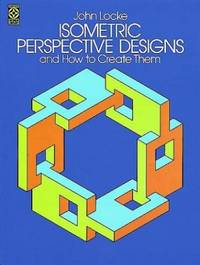 image of Isometric Perspective Designs and How to Create Them (Dover Pictorial Archive)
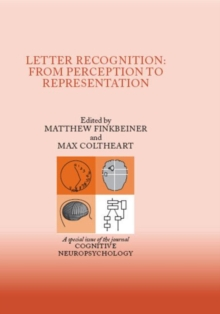 Letter Recognition: From Perception to Representation : A Special Issue of Cognitive Neuropsychology, Hardback Book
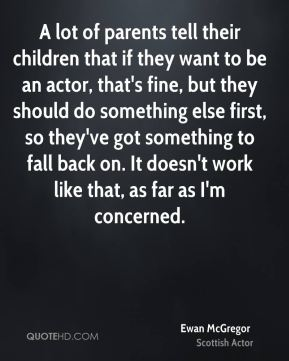 A lot of parents tell their children that if they want to be an actor, that's fine, but they should do something else first, so they've got something to fall back on. It doesn't work like that, as far as I'm concerned.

* [Work request] Transcribe the listing word for word, but keep its pictures out of the copy.

* [Task answer]
 image of Isometric Perspective Designs and How to Create Them (Dover Pictorial Archive)
 Letter Recognition: From Perception to Representation : A Special Issue of Cognitive Neuropsychology, Hardback Book
 A lot of parents tell their children that if they want to be an actor, that's fine, but they should do something else first, so they've got something to fall back on. It doesn't work like that, as far as I'm concerned.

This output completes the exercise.